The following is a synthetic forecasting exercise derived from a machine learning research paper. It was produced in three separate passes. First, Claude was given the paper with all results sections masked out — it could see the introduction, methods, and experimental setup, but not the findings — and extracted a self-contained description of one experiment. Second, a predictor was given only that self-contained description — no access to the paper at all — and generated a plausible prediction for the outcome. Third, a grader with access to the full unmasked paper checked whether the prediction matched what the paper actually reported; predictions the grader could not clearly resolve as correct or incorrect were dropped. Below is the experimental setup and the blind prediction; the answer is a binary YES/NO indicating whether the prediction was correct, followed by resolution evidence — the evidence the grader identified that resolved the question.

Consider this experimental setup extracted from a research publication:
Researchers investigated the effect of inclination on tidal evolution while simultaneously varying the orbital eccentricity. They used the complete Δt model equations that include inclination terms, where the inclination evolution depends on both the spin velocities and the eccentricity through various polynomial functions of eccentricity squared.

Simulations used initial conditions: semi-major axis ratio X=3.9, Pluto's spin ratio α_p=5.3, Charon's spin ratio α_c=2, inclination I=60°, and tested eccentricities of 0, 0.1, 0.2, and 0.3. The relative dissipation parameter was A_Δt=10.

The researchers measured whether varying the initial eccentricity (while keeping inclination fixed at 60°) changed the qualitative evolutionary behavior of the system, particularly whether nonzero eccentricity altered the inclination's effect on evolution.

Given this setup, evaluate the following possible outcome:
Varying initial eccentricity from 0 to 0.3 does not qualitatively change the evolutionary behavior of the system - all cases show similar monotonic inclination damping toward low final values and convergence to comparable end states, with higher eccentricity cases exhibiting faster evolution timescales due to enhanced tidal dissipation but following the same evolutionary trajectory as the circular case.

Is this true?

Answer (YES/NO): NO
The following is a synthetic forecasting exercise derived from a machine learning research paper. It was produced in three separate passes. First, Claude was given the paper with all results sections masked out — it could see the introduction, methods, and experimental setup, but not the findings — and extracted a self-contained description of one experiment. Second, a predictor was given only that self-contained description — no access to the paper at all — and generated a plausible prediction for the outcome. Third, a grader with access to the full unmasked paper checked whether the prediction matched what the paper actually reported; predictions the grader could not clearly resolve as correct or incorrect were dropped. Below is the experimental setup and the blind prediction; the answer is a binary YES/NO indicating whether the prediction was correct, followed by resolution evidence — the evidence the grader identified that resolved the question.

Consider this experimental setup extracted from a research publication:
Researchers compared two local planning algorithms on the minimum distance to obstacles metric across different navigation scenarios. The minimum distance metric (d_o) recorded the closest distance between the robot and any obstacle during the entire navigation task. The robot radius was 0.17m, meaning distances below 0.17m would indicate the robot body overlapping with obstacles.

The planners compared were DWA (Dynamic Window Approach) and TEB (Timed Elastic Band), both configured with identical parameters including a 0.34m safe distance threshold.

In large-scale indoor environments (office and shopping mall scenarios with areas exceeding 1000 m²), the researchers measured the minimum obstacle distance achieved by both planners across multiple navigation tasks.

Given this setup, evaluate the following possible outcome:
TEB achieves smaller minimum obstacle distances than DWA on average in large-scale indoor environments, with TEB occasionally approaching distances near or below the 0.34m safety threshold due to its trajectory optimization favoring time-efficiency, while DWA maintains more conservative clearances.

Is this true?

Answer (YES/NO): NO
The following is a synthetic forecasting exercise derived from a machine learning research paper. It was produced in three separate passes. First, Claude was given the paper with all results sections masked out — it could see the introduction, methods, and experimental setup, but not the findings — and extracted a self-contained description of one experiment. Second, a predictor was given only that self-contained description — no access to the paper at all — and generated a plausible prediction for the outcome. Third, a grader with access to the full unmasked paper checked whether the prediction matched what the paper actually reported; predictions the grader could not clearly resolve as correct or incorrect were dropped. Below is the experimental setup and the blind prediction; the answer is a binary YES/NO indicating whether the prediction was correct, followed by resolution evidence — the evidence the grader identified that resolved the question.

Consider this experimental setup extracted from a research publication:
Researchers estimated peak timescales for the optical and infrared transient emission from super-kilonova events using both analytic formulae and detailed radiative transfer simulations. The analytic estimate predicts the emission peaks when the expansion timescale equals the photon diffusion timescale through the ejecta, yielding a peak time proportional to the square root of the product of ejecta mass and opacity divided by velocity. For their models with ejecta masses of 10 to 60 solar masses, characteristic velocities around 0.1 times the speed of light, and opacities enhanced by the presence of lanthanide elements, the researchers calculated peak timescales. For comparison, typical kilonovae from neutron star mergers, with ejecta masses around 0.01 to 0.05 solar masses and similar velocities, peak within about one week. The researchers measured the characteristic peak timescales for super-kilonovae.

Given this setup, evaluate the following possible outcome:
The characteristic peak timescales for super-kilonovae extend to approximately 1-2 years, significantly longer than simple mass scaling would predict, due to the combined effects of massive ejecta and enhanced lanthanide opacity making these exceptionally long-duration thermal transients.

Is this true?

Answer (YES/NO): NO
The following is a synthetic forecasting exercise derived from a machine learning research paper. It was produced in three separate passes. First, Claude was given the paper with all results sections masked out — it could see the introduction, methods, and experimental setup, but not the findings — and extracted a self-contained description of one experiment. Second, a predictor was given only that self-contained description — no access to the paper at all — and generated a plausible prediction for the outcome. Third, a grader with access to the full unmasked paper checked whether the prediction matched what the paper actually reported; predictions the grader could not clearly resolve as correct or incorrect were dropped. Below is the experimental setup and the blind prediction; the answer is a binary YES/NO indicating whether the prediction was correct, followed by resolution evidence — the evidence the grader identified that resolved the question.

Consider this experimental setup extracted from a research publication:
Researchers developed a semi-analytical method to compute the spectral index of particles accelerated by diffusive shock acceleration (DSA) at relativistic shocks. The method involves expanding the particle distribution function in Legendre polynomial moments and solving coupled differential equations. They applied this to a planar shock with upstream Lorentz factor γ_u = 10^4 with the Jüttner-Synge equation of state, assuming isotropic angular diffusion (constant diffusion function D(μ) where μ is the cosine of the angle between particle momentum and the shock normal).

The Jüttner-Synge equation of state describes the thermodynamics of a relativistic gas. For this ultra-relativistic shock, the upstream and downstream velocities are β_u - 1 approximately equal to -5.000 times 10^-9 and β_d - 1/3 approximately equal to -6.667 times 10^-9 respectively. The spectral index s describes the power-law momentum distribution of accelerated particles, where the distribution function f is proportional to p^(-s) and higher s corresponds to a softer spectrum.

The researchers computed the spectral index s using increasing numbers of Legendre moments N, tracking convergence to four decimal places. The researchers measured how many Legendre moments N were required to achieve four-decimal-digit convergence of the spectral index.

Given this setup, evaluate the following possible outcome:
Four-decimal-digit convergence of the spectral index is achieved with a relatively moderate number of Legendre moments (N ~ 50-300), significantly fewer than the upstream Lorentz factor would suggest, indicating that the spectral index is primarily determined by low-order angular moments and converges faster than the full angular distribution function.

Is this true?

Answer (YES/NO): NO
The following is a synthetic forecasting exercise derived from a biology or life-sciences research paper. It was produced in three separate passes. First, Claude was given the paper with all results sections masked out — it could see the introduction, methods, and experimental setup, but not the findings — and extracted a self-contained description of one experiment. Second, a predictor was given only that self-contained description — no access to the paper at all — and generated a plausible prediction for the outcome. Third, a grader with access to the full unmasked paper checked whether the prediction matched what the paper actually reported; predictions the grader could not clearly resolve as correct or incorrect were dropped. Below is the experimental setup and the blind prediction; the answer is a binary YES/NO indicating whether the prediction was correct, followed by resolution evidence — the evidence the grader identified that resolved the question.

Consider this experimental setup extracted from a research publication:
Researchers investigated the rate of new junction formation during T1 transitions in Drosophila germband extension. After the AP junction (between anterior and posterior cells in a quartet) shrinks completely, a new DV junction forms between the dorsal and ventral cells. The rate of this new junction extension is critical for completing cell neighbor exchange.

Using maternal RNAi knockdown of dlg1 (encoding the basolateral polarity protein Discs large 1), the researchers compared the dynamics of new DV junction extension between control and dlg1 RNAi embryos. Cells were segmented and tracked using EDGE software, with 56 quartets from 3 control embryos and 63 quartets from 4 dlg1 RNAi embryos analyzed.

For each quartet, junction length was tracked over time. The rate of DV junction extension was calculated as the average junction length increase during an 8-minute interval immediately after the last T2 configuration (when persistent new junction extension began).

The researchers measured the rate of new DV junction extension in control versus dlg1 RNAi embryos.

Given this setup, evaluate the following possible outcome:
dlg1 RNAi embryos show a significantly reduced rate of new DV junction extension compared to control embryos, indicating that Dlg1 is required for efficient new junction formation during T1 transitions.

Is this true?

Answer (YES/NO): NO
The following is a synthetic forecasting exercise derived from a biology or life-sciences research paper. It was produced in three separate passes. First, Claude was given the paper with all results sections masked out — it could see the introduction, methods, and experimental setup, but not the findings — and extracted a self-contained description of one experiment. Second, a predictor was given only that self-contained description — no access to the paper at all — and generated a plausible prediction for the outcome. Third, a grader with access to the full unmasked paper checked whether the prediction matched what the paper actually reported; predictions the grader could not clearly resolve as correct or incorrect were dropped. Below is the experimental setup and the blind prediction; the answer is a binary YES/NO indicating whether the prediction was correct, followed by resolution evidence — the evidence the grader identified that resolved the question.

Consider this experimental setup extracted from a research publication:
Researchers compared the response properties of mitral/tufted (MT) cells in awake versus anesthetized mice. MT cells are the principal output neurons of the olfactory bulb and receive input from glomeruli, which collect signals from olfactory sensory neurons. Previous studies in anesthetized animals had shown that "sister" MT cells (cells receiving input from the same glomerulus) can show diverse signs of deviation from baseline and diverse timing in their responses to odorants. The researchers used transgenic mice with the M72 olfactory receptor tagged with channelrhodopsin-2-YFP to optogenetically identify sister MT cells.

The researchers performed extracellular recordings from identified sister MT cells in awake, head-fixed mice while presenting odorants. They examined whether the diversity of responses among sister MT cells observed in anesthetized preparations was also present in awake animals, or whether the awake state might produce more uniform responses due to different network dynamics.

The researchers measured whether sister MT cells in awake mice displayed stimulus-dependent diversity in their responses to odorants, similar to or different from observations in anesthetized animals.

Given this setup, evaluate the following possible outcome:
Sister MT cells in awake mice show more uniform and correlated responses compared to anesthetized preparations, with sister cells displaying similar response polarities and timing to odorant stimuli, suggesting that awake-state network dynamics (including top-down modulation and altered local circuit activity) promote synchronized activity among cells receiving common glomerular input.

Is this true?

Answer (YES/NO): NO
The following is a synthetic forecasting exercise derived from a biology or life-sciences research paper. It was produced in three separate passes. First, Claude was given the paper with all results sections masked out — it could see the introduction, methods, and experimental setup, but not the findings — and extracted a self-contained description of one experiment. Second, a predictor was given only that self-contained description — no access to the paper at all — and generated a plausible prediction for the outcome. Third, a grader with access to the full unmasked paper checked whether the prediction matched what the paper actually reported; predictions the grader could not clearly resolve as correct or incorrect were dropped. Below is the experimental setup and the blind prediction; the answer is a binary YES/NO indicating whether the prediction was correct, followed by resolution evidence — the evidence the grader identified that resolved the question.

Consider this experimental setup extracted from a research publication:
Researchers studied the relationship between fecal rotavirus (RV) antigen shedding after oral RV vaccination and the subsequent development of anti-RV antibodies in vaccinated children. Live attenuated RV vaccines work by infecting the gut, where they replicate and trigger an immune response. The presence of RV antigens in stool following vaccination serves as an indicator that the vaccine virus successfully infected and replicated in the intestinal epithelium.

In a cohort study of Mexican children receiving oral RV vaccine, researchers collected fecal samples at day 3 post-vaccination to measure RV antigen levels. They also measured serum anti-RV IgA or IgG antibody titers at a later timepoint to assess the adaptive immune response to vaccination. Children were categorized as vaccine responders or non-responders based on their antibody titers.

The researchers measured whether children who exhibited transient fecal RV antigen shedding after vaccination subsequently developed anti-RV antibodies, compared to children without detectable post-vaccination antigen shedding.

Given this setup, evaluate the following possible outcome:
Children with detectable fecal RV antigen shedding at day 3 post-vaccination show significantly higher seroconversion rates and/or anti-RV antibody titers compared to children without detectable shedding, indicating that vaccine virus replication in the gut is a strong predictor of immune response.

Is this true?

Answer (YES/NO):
+ + +
[Task instructions] All lines in the records with the string "shock" should be copied out.

[Task response]
Researchers developed a semi-analytical method to compute the spectral index of particles accelerated by diffusive shock acceleration (DSA) at relativistic shocks. The method involves expanding the particle distribution function in Legendre polynomial moments and solving coupled differential equations. They applied this to a planar shock with upstream Lorentz factor γ_u = 10^4 with the Jüttner-Synge equation of state, assuming isotropic angular diffusion (constant diffusion function D(μ) where μ is the cosine of the angle between particle momentum and the shock normal).
The Jüttner-Synge equation of state describes the thermodynamics of a relativistic gas. For this ultra-relativistic shock, the upstream and downstream velocities are β_u - 1 approximately equal to -5.000 times 10^-9 and β_d - 1/3 approximately equal to -6.667 times 10^-9 respectively. The spectral index s describes the power-law momentum distribution of accelerated particles, where the distribution function f is proportional to p^(-s) and higher s corresponds to a softer spectrum.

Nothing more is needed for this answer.